Stem Cells. 2006 May;24(5):1288-93. doi: 10.1634/stemcells.2005-0300.
The newly identified protein chromatin-related mesenchymal modulator (CReMM) is expressed by marrow stromal progenitors in vivo and ex vivo. CReMM belongs to a recently identified subgroup of chromodomain helicase-DNA-binding proteins composed of multiple domains including chromodomains, SNF2/ATPase, helicase-C domain, SANT, and A/T-hook-DNA binding domain. Chromatin immunoprecipitation assay was applied to follow the dynamics of CReMM binding to A/T-rich regions on promoters of genes that play a role in osteoblast maturation. CReMM interaction with BMP4 and biglycan promoters in the marrow stromal cells was challenged with transforming growth factor-beta. Treatment with 17beta-estradiol enhanced the binding to estrogen receptor and abolished binding to the prolactin receptor promoters; CReMM interaction with osteocalcin promoter was identified constantly. CReMM binding to the analyzed endogenous promoters suggests its direct role in the transcriptional program activated during osteogenic cell differentiation, which may be a useful tool for following the molecular mechanism of the "stemness" of mesenchymal cells.

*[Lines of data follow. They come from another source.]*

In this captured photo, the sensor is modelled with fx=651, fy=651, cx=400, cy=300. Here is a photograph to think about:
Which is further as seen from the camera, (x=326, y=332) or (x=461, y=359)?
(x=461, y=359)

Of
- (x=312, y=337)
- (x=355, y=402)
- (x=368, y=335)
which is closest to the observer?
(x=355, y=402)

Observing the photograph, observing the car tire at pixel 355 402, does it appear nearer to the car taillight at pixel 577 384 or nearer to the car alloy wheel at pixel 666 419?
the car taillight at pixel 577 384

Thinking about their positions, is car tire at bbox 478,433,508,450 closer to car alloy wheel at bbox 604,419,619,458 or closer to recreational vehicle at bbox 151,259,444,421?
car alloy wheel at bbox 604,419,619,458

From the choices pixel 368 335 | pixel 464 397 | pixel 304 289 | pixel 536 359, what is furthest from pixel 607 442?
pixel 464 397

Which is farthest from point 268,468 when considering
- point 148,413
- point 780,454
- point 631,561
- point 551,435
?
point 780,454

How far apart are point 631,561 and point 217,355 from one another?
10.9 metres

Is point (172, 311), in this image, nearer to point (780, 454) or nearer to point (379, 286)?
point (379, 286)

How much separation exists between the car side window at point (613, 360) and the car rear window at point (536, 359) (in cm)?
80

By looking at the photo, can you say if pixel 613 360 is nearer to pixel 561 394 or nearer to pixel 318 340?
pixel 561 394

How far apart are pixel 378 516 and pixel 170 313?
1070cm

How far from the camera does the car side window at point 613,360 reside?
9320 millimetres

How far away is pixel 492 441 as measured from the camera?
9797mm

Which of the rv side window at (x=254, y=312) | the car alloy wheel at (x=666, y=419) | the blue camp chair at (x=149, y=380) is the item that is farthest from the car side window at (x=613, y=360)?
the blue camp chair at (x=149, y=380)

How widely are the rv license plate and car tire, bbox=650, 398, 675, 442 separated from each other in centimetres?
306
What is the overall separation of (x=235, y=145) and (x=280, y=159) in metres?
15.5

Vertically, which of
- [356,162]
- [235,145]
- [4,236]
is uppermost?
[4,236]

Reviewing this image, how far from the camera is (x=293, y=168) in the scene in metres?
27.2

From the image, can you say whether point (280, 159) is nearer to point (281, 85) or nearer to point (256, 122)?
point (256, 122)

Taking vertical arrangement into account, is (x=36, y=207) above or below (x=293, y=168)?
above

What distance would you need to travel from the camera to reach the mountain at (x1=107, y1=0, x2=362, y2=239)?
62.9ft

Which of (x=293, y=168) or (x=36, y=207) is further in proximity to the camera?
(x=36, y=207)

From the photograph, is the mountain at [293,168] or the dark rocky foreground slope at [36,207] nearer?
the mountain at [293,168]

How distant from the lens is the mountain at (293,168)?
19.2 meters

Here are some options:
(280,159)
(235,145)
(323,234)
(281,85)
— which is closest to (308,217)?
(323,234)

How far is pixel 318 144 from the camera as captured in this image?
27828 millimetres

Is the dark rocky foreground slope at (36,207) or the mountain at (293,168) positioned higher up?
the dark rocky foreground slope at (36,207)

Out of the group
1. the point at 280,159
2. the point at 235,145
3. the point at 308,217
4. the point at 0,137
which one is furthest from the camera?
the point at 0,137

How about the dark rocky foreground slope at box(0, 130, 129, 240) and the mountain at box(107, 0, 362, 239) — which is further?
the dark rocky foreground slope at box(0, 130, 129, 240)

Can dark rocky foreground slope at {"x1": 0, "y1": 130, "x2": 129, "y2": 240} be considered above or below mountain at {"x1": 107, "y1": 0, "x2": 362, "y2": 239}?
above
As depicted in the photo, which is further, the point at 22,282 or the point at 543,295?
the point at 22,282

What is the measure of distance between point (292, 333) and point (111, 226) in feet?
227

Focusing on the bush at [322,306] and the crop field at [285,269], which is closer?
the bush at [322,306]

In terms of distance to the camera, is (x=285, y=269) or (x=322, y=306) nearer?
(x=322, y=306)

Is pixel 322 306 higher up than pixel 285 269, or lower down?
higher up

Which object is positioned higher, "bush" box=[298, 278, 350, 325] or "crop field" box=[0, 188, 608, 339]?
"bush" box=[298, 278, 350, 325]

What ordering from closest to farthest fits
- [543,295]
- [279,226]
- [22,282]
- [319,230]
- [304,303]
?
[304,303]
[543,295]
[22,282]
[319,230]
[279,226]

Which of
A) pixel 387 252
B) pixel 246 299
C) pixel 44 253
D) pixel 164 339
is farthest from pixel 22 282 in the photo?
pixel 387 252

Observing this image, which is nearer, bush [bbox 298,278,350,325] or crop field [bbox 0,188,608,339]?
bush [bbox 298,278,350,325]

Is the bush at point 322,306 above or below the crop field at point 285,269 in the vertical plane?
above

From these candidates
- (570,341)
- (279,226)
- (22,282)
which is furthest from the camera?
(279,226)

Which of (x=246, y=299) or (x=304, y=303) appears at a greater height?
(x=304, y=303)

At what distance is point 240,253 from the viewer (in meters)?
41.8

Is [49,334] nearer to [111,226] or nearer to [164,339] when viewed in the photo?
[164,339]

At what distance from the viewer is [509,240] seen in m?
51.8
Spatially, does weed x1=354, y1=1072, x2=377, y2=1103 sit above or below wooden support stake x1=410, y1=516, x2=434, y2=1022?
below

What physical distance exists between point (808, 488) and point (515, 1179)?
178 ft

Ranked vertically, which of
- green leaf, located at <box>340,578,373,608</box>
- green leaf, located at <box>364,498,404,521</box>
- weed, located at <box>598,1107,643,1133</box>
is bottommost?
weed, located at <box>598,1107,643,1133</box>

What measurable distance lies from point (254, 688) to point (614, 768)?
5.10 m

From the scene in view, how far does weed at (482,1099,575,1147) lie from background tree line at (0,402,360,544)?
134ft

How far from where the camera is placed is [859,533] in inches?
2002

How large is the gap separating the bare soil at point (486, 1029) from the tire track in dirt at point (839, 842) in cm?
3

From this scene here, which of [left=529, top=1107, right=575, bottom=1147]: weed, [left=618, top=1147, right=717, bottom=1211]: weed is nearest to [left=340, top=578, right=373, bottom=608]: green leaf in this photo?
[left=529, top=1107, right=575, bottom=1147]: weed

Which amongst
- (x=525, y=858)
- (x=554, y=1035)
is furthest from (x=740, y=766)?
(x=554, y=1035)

新鉴定出的蛋白质染色质相关间充质调节剂(CReMM)在体内和体外均由骨髓基质祖细胞表达。CReMM属于最近鉴定出的一组包含多个结构域的染色质结构域解旋酶-DNA结合蛋白亚组,这些结构域包括染色质结构域、SNF2/ATP酶、解旋酶-C结构域、SANT和A/T-钩-DNA结合结构域。应用染色质免疫沉淀试验来追踪CReMM与在成骨细胞成熟中起作用的基因启动子上富含A/T区域的结合动态。用转化生长因子-β对骨髓基质细胞中CReMM与骨形态发生蛋白4(BMP4)和双糖链蛋白聚糖启动子间的相互作用进行了验证。用17β-雌二醇处理增强了与雌激素受体的结合,并消除了与催乳素受体启动子的结合;持续鉴定出CReMM与骨钙素启动子的相互作用。CReMM与所分析的内源性启动子的结合表明其在成骨细胞分化过程中激活的转录程序中起直接作用,这可能是追踪间充质细胞“干性”分子机制的有用工具。